━━━ PROVIDED TEXT ━━━
Textile terminology has evolved from myriad sources but often the etymology involves the name of a place or town.
Muslin comes from Mussolo, the Italian for Mosul, Iraq, where mussolina/muslin was produced. In other parts of Asia it was known as ‘daka’, named for Dhaka, Bangladesh (where it’s thought the fabric originated).
I always wondered about the story behind Liberty’s Tana Lawn fabric – it’s named for Lake Tana in Ethiopia where the cotton for the fabric was grown, while lawn is a mis-rendering/anglicisation of Laon, a town in France where large amounts of fine linen were made.
Paisley, the English word for the Persian boteh teardrop design, is named for the textile manufacturing town in West Scotland. The Argyle pattern is the tartan of Clan Campbell from Argyll (also in West Scotland). Angora wool takes its name from the capital of Turkey, Angora, now Ankara (from the Greek ankyra, ‘anchor’.)
━━━
» **OBJECTIVE 1**: From the textile-terminology text, list every country it names.
» **OBJECTIVE 2**: Copy from the textile-terminology text, starting at the words "Textile terminology has" and ending after the words "the fabric originated).".
━━━ LISTED RECORDS ━━━
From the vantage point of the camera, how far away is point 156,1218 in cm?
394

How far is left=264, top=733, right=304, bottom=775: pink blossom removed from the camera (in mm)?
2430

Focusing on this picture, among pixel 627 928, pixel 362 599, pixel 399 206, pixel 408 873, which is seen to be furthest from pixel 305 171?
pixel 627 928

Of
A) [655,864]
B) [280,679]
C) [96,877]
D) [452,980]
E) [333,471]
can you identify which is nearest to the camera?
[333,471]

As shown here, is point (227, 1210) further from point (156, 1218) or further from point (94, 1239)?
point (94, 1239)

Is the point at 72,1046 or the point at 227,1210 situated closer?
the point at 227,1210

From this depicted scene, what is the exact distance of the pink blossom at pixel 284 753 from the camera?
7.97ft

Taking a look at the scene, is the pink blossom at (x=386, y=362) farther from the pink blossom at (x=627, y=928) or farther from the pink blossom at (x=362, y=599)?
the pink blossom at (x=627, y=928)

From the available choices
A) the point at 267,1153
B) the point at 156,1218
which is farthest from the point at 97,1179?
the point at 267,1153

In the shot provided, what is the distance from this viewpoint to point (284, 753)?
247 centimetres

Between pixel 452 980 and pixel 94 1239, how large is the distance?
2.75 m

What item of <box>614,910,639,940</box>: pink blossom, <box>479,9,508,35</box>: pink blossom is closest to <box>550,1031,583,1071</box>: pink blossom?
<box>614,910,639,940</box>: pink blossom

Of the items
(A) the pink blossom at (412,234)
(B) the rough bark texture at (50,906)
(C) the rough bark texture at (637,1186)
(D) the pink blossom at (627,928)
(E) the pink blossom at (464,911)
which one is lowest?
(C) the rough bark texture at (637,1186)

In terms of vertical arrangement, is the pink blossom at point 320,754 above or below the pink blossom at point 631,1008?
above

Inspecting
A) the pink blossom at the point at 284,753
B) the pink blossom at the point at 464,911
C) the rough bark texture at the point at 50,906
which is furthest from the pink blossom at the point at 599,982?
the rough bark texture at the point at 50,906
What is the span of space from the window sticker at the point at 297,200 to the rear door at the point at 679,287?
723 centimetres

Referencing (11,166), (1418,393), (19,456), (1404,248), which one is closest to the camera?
━━━
» **FULL SOLUTION 1**: Iraq, Bangladesh, Ethiopia, France, Scotland, Turkey

» **FULL SOLUTION 2**:
Textile terminology has evolved from myriad sources but often the etymology involves the name of a place or town.
Muslin comes from Mussolo, the Italian for Mosul, Iraq, where mussolina/muslin was produced. In other parts of Asia it was known as ‘daka’, named for Dhaka, Bangladesh (where it’s thought the fabric originated).